Hundreds of Montrealers gathered in front of the Russian consulate Tuesday night in a peaceful protest against the country’s new anti-gay legislation.

"People are being beaten up and we really thought that, being Pride week in Montreal, we needed to send a strong message to the Russian people," Jean-Sébastien Boudreau, vice-president of Pride Montreal.

Among the group of new laws is one that bans "propaganda of non-traditional sexual relations," under threat of steep fines or jail time.

In recent weeks, the new measure has sparked ever-louder calls to boycott the Olympic Games in Sochi this February.

Activists from around the world have publicly railed against the law in recent weeks, saying its vague wording effectively criminalizes homosexuality as a whole.

Many are afraid the law may galvanize an already powerful anti-gay movement in the country.

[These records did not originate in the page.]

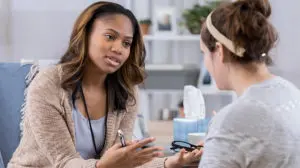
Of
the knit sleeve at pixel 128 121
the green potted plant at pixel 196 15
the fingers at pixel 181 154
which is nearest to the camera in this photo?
the fingers at pixel 181 154

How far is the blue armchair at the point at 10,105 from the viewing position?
178 centimetres

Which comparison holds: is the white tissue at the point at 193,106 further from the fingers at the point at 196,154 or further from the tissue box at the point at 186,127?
the fingers at the point at 196,154

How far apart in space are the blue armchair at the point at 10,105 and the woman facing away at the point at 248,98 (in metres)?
0.93

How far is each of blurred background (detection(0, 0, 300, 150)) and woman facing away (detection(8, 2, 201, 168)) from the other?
0.73 metres

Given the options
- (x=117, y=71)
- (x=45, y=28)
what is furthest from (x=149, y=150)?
(x=45, y=28)

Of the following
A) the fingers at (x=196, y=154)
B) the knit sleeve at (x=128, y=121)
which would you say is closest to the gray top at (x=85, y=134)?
the knit sleeve at (x=128, y=121)

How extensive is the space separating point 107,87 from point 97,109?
0.11 meters

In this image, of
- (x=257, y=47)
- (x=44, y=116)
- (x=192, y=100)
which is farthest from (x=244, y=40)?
(x=192, y=100)

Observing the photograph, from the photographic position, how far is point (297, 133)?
99cm

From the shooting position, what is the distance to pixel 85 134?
1.64 meters

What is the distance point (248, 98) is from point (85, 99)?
0.79m

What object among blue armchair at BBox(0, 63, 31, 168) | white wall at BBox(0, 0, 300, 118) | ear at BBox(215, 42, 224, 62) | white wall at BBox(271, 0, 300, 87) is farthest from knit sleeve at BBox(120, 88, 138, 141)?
white wall at BBox(271, 0, 300, 87)

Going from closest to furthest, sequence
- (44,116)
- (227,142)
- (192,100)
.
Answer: (227,142) → (44,116) → (192,100)

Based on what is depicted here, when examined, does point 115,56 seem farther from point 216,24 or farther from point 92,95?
point 216,24
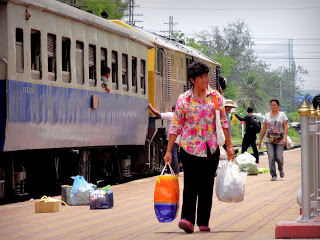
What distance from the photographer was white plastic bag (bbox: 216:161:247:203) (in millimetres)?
11016

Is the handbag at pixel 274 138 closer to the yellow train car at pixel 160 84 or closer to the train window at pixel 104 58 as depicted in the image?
the train window at pixel 104 58

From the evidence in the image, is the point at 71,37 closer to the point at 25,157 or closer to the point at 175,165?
the point at 25,157

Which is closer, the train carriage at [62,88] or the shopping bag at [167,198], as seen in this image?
the shopping bag at [167,198]

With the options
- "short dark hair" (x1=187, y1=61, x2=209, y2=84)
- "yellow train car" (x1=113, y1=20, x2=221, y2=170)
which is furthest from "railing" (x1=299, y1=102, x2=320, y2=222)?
"yellow train car" (x1=113, y1=20, x2=221, y2=170)

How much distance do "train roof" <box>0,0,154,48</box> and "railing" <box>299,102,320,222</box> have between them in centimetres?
668

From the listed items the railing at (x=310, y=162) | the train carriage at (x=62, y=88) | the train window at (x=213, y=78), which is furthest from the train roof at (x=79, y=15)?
the train window at (x=213, y=78)

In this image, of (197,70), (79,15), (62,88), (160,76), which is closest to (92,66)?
(79,15)

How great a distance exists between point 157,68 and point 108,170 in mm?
5453

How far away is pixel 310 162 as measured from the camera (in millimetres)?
10180

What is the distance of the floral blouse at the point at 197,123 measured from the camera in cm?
1075

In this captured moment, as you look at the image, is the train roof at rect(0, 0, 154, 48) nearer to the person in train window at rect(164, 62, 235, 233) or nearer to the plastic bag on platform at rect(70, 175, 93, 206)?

"It is so poorly drafted that it would allowed any interpretation of any communication of someone who is supposedly, or deemed to be a homosexual to be a criminal offence," said Alan Conter, a Montreal-based media law expert.

At the vigil Tuesday, several speakers addressed the crowd including Gilbert Barker, the San Francisco artist who created the rainbow flag in 1978, which has become the international symbol for gay pride.

"I think they should boycott the Olympics – I think they should pull out," Barker said in a interview at the event. "I think Russia pulled the biggest snow job in history, pardon the pun, on the international Olympic committee. They should have never put the Olympics in Russia."